A recent PhD study supported by Australian Rotary Health (ARH) will aim to prevent and break the cycle of methamphetamine use by investigating a cell type associated with decision making in the brain.
Anna Horton from the Florey Institute of Neuroscience and Mental Health was awarded an Ian Scott PhD Scholarship from ARH this year to investigate a potential novel target for the treatment of methamphetamine addiction.
Methamphetamine addiction is a chronic relapsing disorder, with up to 61% of users relapsing within 1 year of treatment.
“Relapse is the major hurdle to successful treatment of meth addiction as current interventions do not appear to be long-lasting with no available pharmacotherapies on the market,” Anna said.

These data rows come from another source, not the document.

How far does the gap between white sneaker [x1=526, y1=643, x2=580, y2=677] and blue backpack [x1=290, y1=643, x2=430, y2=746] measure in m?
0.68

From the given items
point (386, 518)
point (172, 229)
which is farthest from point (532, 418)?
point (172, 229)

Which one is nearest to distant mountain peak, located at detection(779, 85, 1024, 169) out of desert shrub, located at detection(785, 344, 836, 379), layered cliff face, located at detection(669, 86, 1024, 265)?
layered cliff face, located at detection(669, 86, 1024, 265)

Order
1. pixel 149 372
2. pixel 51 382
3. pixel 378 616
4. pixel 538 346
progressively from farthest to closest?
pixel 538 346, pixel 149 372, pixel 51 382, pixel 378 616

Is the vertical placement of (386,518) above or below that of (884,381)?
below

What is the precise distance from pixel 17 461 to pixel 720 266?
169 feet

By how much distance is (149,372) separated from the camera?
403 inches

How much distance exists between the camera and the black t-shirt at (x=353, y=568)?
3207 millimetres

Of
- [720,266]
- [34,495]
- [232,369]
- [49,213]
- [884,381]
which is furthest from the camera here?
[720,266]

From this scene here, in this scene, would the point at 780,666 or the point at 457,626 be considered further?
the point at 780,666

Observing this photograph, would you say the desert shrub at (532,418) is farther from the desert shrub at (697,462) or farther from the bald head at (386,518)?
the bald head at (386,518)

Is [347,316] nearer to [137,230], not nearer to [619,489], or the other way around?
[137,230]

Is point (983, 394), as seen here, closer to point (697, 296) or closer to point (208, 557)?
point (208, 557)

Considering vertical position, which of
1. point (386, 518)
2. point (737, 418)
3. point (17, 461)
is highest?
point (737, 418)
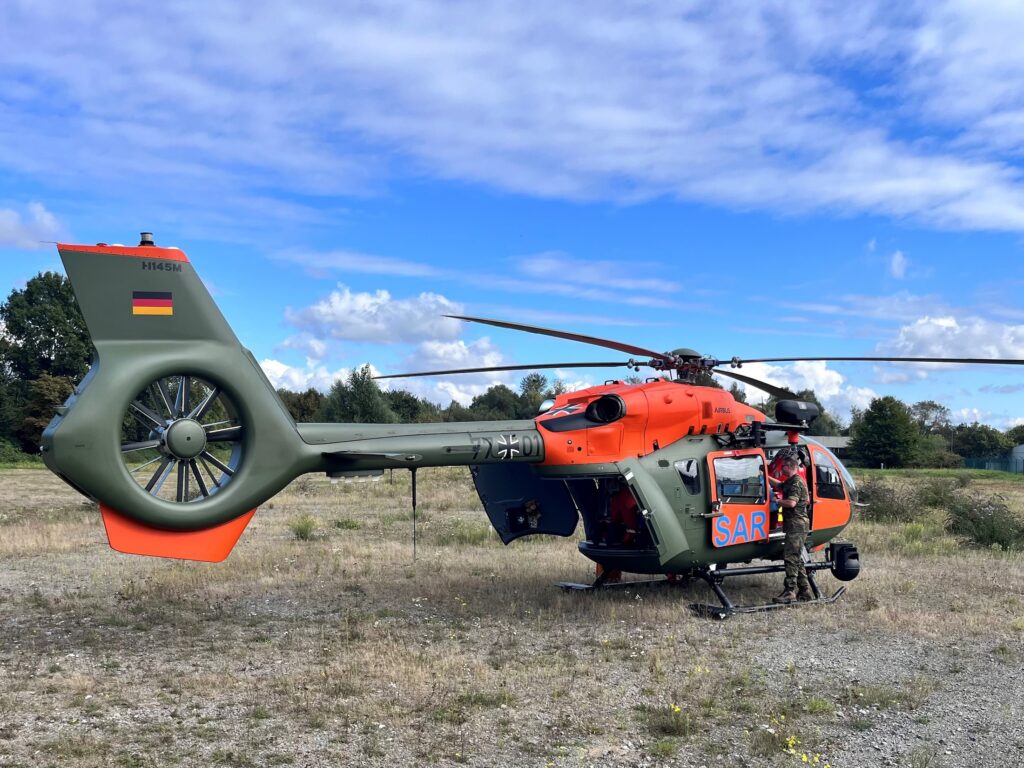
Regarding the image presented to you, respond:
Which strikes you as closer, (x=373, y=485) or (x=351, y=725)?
(x=351, y=725)

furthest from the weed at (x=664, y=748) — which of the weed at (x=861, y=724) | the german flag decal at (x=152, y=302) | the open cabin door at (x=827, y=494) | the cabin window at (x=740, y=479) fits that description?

In her project, Anna and her team plan to manipulate parts of the brain responsible for decision making and cognitive processing and look at the effects on drug taking behaviour.
“There is a certain cell type within these parts of the brain that has not yet been investigated for its role in addiction,” Anna said.
“I want to see if we activate and inactivate these cells and look at the effect of methamphetamine seeking and relapse behaviour in rodents.”
If successful, this project will provide a potential new therapeutic target for the treatment of methamphetamine addiction and relapse.
“Many users with serious addictions wish to discontinue their drug use, however find it extremely difficult due to the highly addictive nature of methamphetamine.”
“Discovering new therapeutic targets that can help prevent relapse and break the cycle of drug use will have a serious impact on both users and families affected.”
We wish Anna all the best with her research.